Set problem ::
Tally the lines in the items below that contain the string "window". Reply with that number alone.

Data supplied ::
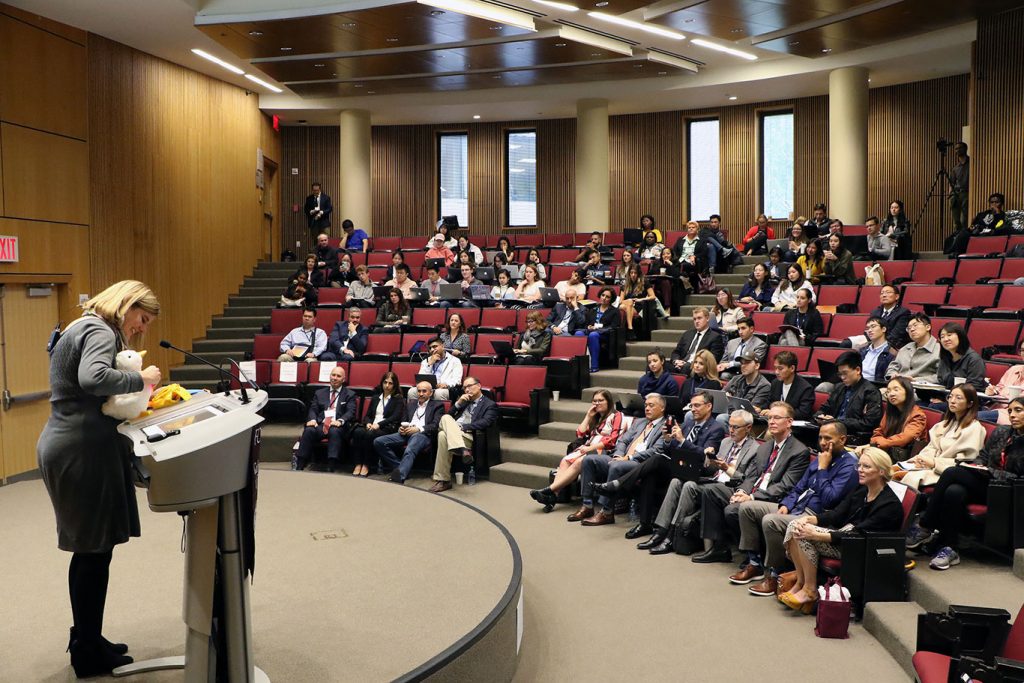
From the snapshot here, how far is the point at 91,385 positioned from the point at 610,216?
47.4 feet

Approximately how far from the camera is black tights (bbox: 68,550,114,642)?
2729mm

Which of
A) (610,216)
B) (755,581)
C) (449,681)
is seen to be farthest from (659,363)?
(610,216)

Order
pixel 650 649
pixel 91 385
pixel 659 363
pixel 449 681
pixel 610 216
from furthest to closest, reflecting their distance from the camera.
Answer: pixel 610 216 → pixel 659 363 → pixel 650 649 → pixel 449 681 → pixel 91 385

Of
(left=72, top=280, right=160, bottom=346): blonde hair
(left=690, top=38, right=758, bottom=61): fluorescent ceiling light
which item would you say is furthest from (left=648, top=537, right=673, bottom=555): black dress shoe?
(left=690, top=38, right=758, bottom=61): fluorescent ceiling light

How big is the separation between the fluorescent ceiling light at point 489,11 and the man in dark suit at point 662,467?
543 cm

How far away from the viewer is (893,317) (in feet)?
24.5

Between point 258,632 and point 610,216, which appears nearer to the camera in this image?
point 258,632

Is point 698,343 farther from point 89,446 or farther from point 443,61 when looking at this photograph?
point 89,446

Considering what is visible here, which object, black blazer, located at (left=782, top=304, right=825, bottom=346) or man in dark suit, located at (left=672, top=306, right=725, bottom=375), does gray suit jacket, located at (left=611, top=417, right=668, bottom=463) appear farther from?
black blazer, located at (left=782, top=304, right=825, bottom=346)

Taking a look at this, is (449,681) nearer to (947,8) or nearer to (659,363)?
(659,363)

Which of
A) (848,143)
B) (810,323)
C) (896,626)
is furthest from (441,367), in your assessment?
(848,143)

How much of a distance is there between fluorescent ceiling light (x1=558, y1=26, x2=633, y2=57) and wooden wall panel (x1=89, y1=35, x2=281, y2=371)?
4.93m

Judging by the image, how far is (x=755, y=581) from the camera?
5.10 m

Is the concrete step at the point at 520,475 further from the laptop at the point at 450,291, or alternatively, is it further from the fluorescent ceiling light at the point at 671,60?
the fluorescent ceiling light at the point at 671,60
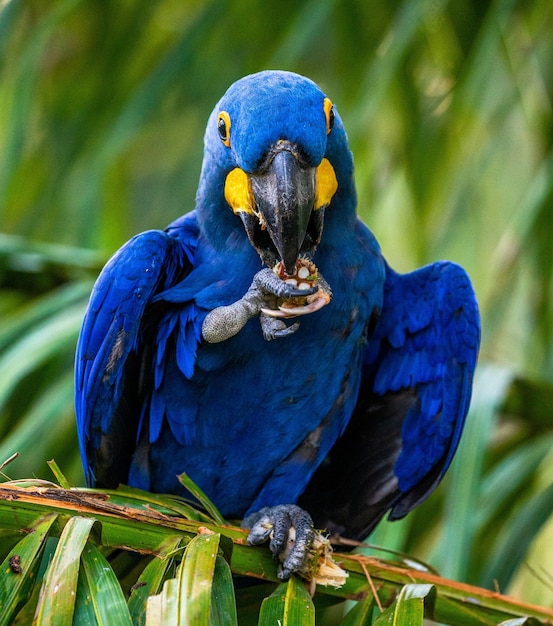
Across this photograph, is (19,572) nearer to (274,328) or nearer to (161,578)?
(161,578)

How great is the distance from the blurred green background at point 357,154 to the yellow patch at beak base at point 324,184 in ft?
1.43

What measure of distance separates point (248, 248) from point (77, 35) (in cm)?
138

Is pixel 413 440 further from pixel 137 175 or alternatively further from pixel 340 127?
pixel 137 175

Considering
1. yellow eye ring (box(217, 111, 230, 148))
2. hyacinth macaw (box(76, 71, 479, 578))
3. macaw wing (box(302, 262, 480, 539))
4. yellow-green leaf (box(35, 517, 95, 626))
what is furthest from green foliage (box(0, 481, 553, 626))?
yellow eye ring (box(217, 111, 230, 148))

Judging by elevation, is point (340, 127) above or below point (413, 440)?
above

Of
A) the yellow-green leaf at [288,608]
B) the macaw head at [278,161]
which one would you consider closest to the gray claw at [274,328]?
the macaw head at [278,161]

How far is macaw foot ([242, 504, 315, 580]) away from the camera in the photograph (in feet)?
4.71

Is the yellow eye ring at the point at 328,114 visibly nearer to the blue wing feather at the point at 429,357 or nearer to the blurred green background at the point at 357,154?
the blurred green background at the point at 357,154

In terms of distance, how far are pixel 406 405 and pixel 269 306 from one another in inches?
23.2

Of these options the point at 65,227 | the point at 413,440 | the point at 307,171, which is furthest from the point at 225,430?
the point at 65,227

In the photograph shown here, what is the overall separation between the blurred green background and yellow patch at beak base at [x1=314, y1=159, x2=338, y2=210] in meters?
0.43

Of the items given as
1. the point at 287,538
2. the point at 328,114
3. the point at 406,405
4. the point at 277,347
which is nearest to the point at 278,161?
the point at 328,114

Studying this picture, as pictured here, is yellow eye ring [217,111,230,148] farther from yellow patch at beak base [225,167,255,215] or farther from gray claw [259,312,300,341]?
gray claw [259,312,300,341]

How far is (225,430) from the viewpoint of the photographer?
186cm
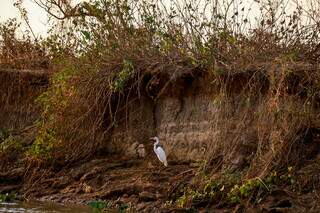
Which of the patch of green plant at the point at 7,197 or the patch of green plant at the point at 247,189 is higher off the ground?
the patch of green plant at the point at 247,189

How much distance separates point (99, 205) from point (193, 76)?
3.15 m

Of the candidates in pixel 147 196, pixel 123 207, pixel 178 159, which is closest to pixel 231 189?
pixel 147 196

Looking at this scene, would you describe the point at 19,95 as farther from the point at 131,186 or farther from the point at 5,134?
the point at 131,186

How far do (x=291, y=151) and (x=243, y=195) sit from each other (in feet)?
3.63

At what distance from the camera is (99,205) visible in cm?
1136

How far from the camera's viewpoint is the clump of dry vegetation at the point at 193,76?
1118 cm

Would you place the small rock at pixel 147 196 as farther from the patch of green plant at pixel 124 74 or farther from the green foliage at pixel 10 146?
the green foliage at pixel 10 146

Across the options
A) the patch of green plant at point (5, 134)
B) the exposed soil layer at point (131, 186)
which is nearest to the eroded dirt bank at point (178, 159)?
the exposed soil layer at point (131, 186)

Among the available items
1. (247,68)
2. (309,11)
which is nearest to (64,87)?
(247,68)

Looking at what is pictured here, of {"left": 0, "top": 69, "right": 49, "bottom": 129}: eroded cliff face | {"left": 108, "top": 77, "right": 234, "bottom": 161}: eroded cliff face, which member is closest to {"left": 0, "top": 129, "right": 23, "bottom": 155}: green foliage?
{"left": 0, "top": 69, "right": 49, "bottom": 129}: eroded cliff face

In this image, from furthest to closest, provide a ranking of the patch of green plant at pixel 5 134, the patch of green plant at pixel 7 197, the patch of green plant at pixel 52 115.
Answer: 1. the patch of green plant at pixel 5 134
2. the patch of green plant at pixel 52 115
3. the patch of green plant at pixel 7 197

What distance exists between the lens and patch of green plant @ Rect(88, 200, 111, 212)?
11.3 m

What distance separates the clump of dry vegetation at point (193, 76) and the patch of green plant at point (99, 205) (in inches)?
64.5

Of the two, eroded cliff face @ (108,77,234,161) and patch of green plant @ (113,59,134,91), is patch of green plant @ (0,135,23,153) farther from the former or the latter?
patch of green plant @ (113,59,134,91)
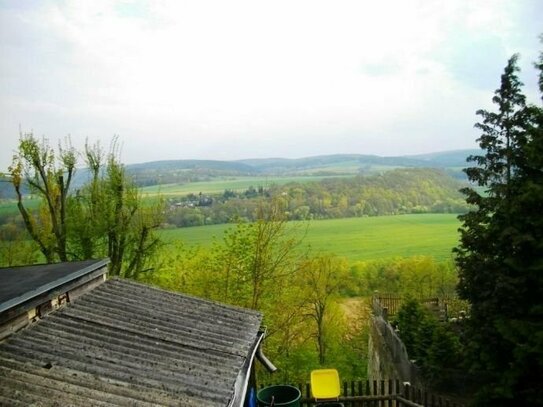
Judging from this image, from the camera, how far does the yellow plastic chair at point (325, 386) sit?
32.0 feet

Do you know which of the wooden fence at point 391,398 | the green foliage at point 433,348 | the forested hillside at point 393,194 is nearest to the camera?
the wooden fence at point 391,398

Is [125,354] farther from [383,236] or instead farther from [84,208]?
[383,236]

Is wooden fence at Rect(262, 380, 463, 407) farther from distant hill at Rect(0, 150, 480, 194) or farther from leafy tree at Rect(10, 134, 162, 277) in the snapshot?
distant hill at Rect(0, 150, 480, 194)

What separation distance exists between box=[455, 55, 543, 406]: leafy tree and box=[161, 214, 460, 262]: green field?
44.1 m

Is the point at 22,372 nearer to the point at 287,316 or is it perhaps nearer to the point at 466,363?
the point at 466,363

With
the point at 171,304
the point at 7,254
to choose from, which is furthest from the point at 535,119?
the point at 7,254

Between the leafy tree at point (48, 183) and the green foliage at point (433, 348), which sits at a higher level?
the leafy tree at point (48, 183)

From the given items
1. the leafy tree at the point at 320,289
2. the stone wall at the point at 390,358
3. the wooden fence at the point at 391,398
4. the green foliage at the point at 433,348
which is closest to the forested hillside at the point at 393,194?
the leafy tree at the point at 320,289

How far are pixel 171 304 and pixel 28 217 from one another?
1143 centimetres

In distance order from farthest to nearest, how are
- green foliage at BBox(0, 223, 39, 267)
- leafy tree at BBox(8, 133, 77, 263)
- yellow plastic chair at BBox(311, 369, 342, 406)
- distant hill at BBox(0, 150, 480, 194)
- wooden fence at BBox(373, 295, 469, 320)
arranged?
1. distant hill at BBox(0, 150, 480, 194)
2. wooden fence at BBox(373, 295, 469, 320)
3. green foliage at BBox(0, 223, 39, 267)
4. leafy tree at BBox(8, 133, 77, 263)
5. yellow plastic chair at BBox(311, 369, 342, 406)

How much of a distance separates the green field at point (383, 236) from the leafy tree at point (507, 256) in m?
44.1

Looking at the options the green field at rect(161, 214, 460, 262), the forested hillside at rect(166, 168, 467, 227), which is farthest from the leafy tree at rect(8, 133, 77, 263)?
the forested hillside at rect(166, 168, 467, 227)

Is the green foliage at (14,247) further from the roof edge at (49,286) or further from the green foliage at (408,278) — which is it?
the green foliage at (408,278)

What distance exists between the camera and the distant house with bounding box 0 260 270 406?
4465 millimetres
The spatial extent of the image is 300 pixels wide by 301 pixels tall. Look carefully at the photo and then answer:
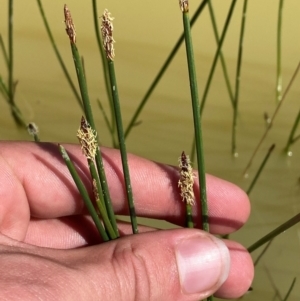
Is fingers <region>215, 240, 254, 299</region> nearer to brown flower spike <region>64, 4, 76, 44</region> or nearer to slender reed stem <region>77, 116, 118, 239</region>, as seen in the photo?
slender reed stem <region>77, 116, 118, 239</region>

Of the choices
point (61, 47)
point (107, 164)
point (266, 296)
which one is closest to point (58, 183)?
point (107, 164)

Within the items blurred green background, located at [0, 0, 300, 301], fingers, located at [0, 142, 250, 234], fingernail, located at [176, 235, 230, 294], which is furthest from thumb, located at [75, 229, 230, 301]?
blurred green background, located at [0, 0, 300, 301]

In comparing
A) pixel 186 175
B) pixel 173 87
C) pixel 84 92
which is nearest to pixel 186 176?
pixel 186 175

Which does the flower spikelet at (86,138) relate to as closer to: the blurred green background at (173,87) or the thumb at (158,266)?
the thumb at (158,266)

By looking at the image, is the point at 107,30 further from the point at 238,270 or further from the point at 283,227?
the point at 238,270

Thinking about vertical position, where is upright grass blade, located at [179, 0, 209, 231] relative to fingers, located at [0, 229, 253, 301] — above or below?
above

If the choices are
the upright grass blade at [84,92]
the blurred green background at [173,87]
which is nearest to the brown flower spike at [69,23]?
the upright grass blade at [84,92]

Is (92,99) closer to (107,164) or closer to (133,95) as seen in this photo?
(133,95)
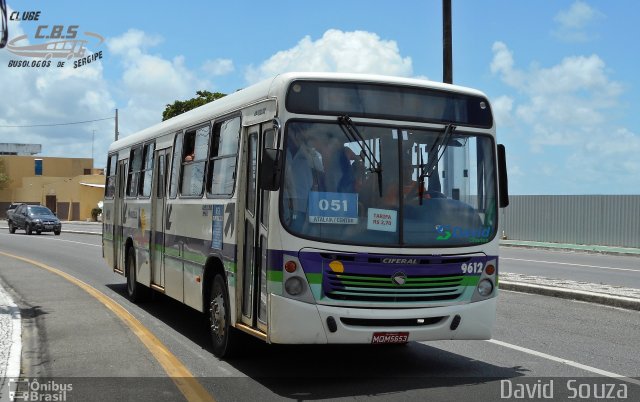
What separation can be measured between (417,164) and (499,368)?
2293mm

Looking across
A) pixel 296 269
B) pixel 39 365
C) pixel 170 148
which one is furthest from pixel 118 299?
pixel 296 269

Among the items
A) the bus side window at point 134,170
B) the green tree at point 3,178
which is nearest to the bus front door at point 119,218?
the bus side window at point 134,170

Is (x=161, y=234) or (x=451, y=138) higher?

Exercise answer ::
2